US 11,734,179 B2
Efficient work unit processing in a multicore system
Wael Noureddine, Santa Clara, CA (US); Jean-Marc Frailong, Rancho Mirage, CA (US); Felix A. Marti, San Francisco, CA (US); Charles Edward Gray, San Francisco, CA (US); and Paul Kim, Fremont, CA (US)
Assigned to Fungible, Inc., Santa Clara, CA (US)
Filed by Fungible, Inc., Santa Clara, CA (US)
Filed on Jun. 28, 2021, as Appl. No. 17/360,619.
Application 17/360,619 is a continuation of application No. 16/746,344, filed on Jan. 17, 2020, granted, now 11,048,634.
Application 16/746,344 is a continuation of application No. 15/949,692, filed on Apr. 10, 2018, granted, now 10,540,288, issued on Jan. 21, 2020.
Claims priority of provisional application 62/625,518, filed on Feb. 2, 2018.
Prior Publication US 2021/0349824 A1, Nov. 11, 2021
This patent is subject to a terminal disclaimer.
Int. Cl. G06F 12/08 (2016.01); G06F 12/0862 (2016.01); G06F 12/0891 (2016.01); G06F 12/0804 (2016.01); G06F 12/0855 (2016.01)

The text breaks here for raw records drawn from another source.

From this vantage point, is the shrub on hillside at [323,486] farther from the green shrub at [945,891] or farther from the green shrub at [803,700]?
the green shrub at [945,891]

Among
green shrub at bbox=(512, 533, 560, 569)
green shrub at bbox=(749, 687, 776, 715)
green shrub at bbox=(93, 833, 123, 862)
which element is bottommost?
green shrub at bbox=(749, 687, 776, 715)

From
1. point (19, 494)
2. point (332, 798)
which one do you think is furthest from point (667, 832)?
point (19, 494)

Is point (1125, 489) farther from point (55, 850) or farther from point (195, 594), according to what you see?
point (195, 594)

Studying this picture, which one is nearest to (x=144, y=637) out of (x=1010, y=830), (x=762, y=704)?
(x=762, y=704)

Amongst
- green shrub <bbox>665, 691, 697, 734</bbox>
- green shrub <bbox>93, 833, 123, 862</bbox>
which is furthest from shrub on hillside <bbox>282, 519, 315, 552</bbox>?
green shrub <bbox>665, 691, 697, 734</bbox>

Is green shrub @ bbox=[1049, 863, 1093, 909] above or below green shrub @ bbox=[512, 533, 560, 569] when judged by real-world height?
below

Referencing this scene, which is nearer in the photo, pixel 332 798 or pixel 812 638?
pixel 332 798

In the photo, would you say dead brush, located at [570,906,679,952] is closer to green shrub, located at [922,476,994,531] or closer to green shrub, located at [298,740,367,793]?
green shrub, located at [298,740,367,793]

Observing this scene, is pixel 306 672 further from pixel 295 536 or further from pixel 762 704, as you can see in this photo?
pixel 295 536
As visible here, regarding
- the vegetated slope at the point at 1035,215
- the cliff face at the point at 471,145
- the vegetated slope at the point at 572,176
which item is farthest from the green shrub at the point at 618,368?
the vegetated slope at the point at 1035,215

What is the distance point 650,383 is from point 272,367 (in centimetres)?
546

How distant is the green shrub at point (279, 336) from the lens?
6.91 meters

CPC G06F 12/0862 (2013.01) [G06F 12/0804 (2013.01); G06F 12/0855 (2013.01); G06F 12/0891 (2013.01); G06F 2212/154 (2013.01); G06F 2212/6028 (2013.01); G06F 2212/62 (2013.01)] 20 Claims
OG exemplary drawing
 
1. A system comprising:
processing circuitry having a cache, wherein the processing circuitry is configured to process a first stream fragment and generate first stream data in a first cache segment in the cache;
a buffer to store data; and
a load store unit configured to:
determine that a second stream fragment is expected to be processed by the processing circuitry after the first stream fragment,
prefetch data associated with the second stream fragment into a second segment of the cache, wherein at least some of the prefetching occurs before the processing circuitry finishes processing the first stream fragment, and
flush the first cache segment of the cache after the processing circuitry finishes processing the first stream fragment, wherein flushing the first cache segment includes storing the first stream data in the buffer.